**Given data**
# # #

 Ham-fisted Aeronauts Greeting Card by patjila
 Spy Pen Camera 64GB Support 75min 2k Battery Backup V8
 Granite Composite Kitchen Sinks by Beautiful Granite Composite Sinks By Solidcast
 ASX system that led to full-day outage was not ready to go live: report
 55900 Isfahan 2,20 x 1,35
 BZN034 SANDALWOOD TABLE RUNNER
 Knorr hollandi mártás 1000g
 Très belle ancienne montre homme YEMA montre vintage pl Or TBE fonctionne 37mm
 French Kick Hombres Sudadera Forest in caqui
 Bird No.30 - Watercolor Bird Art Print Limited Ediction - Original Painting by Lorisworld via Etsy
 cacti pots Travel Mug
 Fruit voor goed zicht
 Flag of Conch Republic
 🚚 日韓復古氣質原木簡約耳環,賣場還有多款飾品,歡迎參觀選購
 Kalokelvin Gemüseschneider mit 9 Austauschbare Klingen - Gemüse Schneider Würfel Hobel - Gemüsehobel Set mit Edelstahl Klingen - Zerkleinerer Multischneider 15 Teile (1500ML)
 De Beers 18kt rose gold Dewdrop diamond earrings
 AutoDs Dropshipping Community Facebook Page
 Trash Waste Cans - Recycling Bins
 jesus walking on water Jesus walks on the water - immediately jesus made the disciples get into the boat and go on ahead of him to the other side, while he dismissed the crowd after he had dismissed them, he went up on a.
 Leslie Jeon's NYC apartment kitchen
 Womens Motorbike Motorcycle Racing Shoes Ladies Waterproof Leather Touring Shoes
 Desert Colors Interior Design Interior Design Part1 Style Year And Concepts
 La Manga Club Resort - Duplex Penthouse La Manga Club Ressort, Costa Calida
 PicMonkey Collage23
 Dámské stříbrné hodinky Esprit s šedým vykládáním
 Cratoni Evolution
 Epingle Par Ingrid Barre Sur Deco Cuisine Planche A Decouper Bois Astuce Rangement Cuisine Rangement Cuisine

# # #

**Task prompt**
Where the line containing "Très belle ancienne" appears, begin a word-for-word copy and carry it through the last line of the listing, leaving out all other lines.

**Finished exercise**
 Très belle ancienne montre homme YEMA montre vintage pl Or TBE fonctionne 37mm
 French Kick Hombres Sudadera Forest in caqui
 Bird No.30 - Watercolor Bird Art Print Limited Ediction - Original Painting by Lorisworld via Etsy
 cacti pots Travel Mug
 Fruit voor goed zicht
 Flag of Conch Republic
 🚚 日韓復古氣質原木簡約耳環,賣場還有多款飾品,歡迎參觀選購
 Kalokelvin Gemüseschneider mit 9 Austauschbare Klingen - Gemüse Schneider Würfel Hobel - Gemüsehobel Set mit Edelstahl Klingen - Zerkleinerer Multischneider 15 Teile (1500ML)
 De Beers 18kt rose gold Dewdrop diamond earrings
 AutoDs Dropshipping Community Facebook Page
 Trash Waste Cans - Recycling Bins
 jesus walking on water Jesus walks on the water - immediately jesus made the disciples get into the boat and go on ahead of him to the other side, while he dismissed the crowd after he had dismissed them, he went up on a.
 Leslie Jeon's NYC apartment kitchen
 Womens Motorbike Motorcycle Racing Shoes Ladies Waterproof Leather Touring Shoes
 Desert Colors Interior Design Interior Design Part1 Style Year And Concepts
 La Manga Club Resort - Duplex Penthouse La Manga Club Ressort, Costa Calida
 PicMonkey Collage23
 Dámské stříbrné hodinky Esprit s šedým vykládáním
 Cratoni Evolution
 Epingle Par Ingrid Barre Sur Deco Cuisine Planche A Decouper Bois Astuce Rangement Cuisine Rangement Cuisine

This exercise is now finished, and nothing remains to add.